You have been elected to rule a tiny fragment of a tiny Caribbean nation. The happiness of your people is in danger ... but so is your Swiss bank account. Clearly, one is a higher priority, right? Either way, you've got nation-building to do. Pit the U.S. and Russia against each other, build up your secret police, and, most importantly, exploit everything in the name of your quest for happiness. If the formula sounds familiar, you've probably played Tropico 3 for the PC or Xbox 360, which also cast you as the new El Presidente of a tiny Caribbean nation who is tasked with building a nation and making someone happy.
The opening menus are the same, except for the increased array of quotes from dictatorial alumni like Muammar al-Gaddafi. The options array is much the same, including online map-sharing features. Even most of the cheat codes are identical. Quite simply, there isn't too much new with Tropico 4 to justify its expense for most players — to the point where I can link my review of the game from last year and say that most of it still fits perfectly.
Your custom avatar menu has a few new appearance options, including the entertaining Luchadore outfit if you purchased the game on Steam, plus a few new traits and the ability to level up traits as you clear campaign missions. The traits include options such as Multiple Personality Disorder and Tourette's syndrome, which adds color to every speech, alongside more sensible options, like Gambler or Silver Spoon. Certain traits are extremely powerful, but may have some really nasty associated costs. In game, aside from the passive benefits, your avatar has no new functionality; it still visits buildings to make them work better, and it must look good amidst the squalor of the lands.

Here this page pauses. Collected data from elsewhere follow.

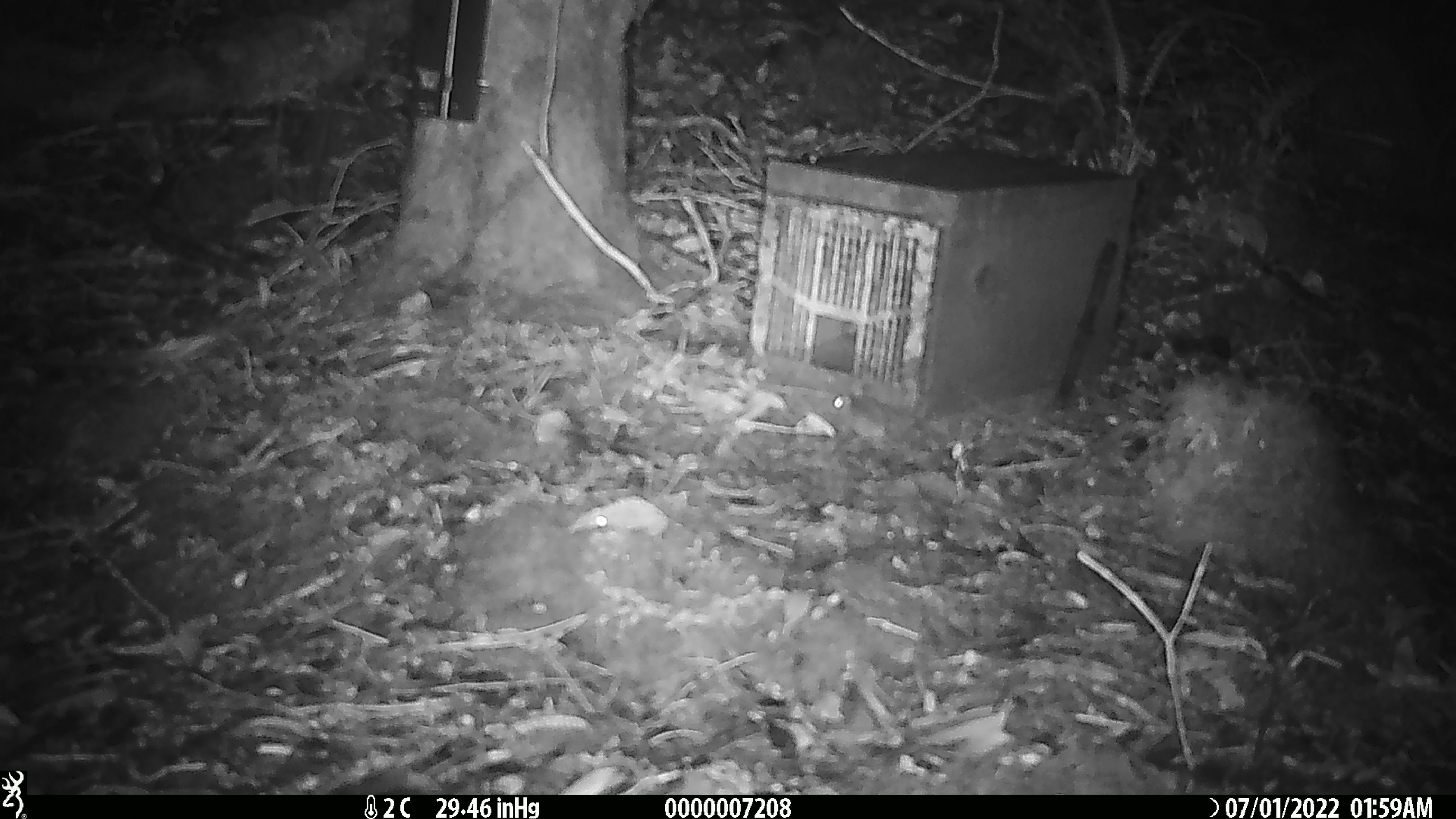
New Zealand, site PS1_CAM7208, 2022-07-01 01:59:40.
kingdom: Animalia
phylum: Chordata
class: Mammalia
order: Rodentia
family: Muridae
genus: Mus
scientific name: Mus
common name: mouse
Mouse (Mus).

The buildings are still sorted in the same set of groupings, though several groupings have expanded a little to fit some new buildings, such as the shopping mall; the weather station, which may predict disasters; or the fire department, which may help you survive disasters. These new buildings still fit the game's tropical theme and continue to evolve the feel of a nation that's in the middle of being dragged, kicking and screaming, into the 21st century as it drops money from its pockets for you to wire to Switzerland at your convenience. Ultimately, the new buildings give you more to organize and micromanage — and that may not be a bad thing.
The political game represents one of the larger leaps in Tropico 4, particularly because the title now has a much fuller import-export system and more foreign factions to juggle. While the European Union, Middle East and China won't cause you active trouble if they don't like you, they are prone to offering you help if they do like you. Your ability to maintain trade with them can make your exports much more valuable. Factions are also more nuanced than before; they may have reasons to be happy in spite of disagreeing with your policies. It can make juggling factions much easier this time around, though it can be much harder to get the full benefit from factions.
The other major leap comes from how the game handles objectives within missions. You now have clearly designated tasks, and as you play, you can build up a log of optional tasks, which provide significant dividends if completed. These can range from things as simple as "be egotistical and build yourself a monument" to export goals that earn you money or earning quick credibility with the Nationalists. There are some surprising bursts of difficulty here, but if you rise to the occasion, there can be some immense payoffs. It can't exactly promise that you'll never play the same mission twice, but the options are nothing to sneeze at, especially given the benefits to your all-important Swiss bank account, which, as always, is a critical component of your score.
Most of the rest, play-wise, is about the same. The micromanagement is still strong, becoming more intense over time as your buildings' array grows. You only have as much labor as you do citizenry, and everything ultimately adds up to one big critical number: your money, and how much of it you have available to use. The occasional twist — often a parody of recent real-world news — does occur, and there are some new things to manage, such as the aforementioned natural disasters. However, some of the new ideas are insufficiently explored to derive much value from their addition. For example, the ministries building is nothing more than a roadblock in the way of passing edicts and an occasional source of national embarrassments; this turns a potential source of intrigue into an annoyance.
The presentation, notably, has not been exceptionally refreshed, but oddly, this is one case where that's OK. Menu art is similar, but wider, providing more information to work with, along with amusing caricatures to represent NPCs. In game, most of the graphics are the same, with the only major update being in effect details, and everything has been optimized. The same computer that did a reasonable 30 frames per second on Tropico 3 blazes through Tropico 4 at 60 fps with only rare dips, even as things grow increasingly complex on-screen. The music keeps the old, humorous tone, with two DJs interplaying to react to various news items during gameplay. The accents seem thinner this time, with less Spanish. Make of this what you will.
It can be argued that Tropico 4 is more of a mission pack than a full game. Priced at $40 while the DLC-loaded edition of Tropico 3 goes for $15, the expense may be hard to rationalize for largely similar gameplay. The new options are quite nice, but may not be enough to justify the game for casual fans of the series. Genre aficionados will lap up the new missions and new tweaks, and casual fans who are looking for a fun twist on the SimCity tradition will find Tropico 4 to be a solid, worthy experience that will last a while.